Jenner & Block

Indian Law

Jenner & Block has deep experience across a broad range of Indian law issues, in both federal and state courts and in proceedings before the Department of the Interior (Offices of the Solicitor and of the Assistant Secretary for Indian Affairs), the Bureau of Indian Affairs (both national and regional offices) and the National Indian Gaming Commission. We have handled disputes involving gaming issues under the Indian Gaming Regulatory Act, including federal court litigation, and have represented clients in connection with internal leadership disputes (before the Assistant Secretary for Indian Affairs, the Interior Board of Indian Appeals, the BIA, and both federal and state courts); state taxation and foreclosure actions (including both state taxation of sales of cigarettes and other products, and the application of state and local tax and zoning laws on non-trust, Indian-owned land); Indian land-into-trust issues; and a broad range of other Indian-law matters. In addition to extensive federal court litigation (with several actions currently pending), we have successfully represented clients in state court litigation, including before the New York Court of Appeals, the state’s highest court.

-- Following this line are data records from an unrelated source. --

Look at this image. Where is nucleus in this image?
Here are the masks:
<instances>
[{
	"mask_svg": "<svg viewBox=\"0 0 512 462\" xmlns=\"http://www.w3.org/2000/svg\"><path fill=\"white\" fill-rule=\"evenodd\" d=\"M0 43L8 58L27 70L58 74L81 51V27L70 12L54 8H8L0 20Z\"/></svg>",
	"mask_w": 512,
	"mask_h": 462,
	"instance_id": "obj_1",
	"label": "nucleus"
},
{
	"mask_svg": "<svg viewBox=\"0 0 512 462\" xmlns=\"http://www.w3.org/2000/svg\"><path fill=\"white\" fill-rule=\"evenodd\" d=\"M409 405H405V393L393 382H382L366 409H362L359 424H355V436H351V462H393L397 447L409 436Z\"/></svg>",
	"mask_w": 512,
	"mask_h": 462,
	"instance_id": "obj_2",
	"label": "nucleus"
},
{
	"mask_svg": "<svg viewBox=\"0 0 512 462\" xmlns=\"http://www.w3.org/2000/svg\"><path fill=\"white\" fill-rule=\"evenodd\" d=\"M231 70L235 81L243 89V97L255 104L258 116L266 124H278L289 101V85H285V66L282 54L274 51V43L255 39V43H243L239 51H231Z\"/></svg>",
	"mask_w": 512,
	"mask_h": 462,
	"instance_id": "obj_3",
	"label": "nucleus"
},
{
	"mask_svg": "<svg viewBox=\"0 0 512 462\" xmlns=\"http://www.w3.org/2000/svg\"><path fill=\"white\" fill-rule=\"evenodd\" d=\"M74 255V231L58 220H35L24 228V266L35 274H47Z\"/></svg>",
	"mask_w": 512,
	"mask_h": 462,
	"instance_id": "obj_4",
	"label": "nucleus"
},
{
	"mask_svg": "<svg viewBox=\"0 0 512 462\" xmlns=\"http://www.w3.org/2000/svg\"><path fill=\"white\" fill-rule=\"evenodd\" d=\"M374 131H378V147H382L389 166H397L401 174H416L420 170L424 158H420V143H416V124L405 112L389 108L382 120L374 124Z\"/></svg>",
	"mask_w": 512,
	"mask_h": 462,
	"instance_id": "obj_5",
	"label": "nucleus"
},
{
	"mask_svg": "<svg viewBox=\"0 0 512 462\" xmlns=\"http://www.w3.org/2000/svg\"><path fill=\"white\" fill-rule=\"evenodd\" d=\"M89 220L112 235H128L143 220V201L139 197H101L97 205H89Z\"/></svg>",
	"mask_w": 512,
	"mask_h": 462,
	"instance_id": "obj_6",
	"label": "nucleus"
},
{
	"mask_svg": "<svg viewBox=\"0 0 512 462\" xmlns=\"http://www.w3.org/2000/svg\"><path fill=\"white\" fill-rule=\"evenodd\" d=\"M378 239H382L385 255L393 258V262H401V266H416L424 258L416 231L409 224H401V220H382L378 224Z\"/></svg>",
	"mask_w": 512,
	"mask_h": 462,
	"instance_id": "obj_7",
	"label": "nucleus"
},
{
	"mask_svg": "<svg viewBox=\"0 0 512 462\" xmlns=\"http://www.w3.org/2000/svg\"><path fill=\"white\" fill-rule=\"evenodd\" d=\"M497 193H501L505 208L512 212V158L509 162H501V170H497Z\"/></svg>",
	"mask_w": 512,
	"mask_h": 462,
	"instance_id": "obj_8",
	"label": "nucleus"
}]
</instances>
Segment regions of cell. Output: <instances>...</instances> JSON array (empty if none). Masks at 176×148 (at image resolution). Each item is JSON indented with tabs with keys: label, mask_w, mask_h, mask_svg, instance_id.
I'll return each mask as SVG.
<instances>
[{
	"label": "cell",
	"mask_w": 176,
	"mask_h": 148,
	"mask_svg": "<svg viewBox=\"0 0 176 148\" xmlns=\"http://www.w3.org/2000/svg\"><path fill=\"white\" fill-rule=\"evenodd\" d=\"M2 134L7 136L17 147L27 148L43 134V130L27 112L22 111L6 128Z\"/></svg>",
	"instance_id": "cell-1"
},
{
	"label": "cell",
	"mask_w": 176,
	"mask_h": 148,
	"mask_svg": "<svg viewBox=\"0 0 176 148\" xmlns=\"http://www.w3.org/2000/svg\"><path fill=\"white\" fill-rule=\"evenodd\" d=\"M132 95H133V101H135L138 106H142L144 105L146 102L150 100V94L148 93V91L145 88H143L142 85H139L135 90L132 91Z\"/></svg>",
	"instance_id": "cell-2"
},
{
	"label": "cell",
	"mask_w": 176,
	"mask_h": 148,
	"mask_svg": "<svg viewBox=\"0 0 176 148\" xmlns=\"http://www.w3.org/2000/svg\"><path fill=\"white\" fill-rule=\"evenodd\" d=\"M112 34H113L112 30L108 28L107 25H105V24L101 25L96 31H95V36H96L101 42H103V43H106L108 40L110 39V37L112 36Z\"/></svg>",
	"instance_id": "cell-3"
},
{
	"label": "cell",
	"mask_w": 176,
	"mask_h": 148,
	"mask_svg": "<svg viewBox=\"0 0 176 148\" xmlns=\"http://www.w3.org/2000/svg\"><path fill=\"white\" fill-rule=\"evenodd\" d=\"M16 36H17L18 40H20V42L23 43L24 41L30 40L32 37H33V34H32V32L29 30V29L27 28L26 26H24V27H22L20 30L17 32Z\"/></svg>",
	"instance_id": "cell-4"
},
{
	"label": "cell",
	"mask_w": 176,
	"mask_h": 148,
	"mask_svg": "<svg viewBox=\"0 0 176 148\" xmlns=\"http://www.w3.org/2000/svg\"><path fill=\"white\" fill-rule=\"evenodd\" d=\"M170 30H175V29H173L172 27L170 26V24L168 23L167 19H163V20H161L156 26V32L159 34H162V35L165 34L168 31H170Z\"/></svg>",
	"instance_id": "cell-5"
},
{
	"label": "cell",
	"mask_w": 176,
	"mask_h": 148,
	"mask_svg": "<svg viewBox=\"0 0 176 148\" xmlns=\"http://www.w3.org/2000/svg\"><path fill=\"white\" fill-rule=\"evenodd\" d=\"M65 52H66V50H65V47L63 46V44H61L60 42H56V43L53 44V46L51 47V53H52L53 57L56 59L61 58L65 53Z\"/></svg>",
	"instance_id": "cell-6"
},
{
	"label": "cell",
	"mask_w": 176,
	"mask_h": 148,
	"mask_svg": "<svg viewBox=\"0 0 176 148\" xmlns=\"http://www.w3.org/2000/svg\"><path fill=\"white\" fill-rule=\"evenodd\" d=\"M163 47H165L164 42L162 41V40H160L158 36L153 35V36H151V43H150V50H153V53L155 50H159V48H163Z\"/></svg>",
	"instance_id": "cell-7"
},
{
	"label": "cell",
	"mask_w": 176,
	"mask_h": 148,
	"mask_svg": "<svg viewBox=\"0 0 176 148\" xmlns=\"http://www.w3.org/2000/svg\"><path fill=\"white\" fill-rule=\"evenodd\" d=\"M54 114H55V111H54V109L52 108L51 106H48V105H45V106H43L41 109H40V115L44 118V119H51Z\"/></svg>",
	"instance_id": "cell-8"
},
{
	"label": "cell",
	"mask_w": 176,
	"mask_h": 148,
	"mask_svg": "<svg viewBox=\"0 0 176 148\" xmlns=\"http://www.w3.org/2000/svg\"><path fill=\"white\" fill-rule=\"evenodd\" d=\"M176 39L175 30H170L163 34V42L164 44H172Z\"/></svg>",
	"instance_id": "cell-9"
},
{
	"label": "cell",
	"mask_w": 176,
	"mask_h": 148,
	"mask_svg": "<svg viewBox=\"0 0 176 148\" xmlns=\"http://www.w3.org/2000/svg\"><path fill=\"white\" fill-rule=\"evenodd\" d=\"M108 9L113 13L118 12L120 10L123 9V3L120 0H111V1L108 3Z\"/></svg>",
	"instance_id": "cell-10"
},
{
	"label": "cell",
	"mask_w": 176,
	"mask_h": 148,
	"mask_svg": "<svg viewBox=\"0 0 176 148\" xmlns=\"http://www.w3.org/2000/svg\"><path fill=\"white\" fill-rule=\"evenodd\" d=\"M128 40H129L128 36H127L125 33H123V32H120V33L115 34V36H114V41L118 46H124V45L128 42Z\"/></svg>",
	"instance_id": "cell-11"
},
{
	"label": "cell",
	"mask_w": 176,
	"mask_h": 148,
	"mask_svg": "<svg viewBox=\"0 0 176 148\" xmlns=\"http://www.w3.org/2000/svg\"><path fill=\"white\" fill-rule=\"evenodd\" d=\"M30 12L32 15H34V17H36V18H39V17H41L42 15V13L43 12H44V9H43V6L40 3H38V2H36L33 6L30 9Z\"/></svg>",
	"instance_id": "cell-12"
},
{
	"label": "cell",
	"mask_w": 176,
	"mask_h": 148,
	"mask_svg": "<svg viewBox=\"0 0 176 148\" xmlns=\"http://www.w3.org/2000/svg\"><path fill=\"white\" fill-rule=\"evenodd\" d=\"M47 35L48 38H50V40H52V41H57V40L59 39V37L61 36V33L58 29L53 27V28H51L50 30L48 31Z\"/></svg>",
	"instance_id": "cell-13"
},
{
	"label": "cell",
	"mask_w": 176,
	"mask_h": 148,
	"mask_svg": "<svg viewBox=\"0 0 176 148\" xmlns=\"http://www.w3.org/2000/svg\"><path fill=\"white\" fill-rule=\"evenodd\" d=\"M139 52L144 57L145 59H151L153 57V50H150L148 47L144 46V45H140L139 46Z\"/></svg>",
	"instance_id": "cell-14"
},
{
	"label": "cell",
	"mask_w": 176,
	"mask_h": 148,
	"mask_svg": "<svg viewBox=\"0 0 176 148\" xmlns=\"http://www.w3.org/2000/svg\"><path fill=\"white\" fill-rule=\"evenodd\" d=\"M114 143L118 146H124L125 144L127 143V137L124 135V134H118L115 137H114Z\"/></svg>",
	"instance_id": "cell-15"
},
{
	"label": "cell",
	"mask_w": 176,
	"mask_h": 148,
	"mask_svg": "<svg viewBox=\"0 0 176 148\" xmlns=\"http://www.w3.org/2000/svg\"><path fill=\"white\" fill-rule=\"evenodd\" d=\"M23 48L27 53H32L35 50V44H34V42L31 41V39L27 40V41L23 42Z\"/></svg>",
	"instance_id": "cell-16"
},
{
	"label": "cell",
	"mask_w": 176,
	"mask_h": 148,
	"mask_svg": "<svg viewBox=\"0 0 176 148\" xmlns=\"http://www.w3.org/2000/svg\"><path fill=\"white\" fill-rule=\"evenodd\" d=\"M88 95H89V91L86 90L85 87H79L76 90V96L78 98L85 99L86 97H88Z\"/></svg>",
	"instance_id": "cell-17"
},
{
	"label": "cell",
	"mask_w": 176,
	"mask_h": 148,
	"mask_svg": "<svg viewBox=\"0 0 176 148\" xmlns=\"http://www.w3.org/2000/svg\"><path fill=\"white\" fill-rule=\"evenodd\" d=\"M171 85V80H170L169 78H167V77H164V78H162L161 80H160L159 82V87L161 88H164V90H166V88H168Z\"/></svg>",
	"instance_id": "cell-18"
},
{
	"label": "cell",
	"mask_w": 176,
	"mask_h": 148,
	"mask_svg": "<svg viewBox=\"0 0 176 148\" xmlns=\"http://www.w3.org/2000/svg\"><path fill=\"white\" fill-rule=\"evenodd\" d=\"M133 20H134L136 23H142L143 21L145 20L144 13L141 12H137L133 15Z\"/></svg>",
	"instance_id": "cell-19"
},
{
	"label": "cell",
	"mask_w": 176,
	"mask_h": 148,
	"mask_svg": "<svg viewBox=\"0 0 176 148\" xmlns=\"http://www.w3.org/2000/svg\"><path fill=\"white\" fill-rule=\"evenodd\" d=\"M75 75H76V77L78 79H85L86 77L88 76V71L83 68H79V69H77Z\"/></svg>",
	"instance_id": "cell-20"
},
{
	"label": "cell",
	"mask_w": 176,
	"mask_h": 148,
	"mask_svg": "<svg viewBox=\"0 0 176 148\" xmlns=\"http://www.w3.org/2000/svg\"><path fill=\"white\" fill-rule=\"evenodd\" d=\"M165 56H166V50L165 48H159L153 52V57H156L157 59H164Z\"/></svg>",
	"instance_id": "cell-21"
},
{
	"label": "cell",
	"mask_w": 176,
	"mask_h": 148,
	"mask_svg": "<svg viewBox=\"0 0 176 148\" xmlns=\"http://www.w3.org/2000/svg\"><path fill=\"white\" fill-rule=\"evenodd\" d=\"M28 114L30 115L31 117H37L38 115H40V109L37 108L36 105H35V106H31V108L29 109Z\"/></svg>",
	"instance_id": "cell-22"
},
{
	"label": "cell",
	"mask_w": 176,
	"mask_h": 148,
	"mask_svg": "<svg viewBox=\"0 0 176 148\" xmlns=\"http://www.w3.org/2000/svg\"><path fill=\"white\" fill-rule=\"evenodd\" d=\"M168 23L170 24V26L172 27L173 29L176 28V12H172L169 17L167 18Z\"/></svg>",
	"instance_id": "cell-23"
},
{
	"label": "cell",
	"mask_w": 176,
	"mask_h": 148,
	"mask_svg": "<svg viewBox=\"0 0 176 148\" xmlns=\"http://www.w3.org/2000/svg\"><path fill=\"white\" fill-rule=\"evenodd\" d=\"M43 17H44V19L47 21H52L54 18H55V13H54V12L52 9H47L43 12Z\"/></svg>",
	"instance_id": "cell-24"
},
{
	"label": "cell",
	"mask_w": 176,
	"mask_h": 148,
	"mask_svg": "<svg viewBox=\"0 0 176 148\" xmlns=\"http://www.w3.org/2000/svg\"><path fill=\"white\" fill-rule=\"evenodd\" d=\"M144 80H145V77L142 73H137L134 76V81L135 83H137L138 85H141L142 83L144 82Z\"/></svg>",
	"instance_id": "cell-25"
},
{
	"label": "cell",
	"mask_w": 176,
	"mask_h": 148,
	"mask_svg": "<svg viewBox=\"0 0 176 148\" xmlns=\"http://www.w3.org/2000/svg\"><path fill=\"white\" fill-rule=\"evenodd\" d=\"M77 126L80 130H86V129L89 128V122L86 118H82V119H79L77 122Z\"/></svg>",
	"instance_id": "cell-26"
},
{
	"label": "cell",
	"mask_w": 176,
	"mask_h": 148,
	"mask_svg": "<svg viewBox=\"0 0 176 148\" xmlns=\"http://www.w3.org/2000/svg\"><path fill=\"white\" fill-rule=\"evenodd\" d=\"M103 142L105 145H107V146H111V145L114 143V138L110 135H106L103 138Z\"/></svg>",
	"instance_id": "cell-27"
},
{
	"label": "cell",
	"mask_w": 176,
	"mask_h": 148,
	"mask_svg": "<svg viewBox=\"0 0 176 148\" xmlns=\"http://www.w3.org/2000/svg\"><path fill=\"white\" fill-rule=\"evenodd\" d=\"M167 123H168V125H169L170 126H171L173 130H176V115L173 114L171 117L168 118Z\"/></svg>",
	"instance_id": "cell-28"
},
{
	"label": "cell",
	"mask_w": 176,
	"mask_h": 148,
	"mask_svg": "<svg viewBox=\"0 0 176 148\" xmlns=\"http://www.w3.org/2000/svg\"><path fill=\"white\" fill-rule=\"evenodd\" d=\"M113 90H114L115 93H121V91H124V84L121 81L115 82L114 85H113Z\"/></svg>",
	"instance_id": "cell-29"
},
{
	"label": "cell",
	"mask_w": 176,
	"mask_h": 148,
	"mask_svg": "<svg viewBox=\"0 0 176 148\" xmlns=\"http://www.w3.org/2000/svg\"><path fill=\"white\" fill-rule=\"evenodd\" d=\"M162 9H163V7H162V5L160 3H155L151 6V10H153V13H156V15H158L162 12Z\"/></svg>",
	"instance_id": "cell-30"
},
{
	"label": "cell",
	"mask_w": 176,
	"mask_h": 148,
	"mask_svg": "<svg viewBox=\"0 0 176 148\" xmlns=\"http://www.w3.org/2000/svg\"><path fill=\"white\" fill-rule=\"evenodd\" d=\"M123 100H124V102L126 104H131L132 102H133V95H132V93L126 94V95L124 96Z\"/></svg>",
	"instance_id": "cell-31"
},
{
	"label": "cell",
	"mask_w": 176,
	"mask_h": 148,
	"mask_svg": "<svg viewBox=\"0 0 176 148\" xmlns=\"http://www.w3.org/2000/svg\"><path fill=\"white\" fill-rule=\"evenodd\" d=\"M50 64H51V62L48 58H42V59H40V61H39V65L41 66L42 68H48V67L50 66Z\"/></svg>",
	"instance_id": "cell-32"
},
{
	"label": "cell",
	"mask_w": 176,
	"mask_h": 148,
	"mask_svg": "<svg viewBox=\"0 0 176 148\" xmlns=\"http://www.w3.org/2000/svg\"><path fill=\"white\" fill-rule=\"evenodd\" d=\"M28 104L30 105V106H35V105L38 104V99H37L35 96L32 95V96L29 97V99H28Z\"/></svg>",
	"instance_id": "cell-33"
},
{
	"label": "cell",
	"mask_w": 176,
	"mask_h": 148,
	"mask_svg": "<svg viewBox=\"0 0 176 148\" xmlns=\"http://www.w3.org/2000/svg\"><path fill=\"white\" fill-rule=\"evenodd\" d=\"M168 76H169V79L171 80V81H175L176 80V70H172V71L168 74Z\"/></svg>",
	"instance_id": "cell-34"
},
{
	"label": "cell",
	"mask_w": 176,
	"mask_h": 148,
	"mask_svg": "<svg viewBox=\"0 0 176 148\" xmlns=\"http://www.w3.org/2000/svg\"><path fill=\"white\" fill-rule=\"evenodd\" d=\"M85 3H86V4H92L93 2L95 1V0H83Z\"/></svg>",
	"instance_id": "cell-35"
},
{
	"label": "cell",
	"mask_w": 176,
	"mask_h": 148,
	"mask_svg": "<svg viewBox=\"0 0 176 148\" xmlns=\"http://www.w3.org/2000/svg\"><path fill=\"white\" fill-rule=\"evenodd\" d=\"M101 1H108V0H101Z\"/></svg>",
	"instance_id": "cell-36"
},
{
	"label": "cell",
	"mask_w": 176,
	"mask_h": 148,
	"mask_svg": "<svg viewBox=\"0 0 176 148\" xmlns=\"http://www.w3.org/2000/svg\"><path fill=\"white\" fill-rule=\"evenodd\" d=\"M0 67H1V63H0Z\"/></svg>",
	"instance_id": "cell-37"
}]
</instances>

While some of our partners have long-standing relationships with tribal clients for whom we have served as primary outside counsel, others have gained valuable experience and insights while serving in the US Department of Justice and other government organizations.  Our team includes a former Deputy Associate Attorney General, former Principal Deputy Assistant Attorney General and the former acting head of the Environment and Natural Resources Division (ENRD). Our lawyers also have experience supervising the Indian Resources Section, which handles all litigation in which the United States seeks to protect tribal lands, resources, jurisdiction and treaty rights.  While in government, a member of our team helped lead the Tribal Trust Negotiating Team in settling complex litigation with, ultimately, 104 Indian tribes, thus providing more than $3.3 billion to tribes in exchange for the dismissal of their trust-mismanagement suits against the United States.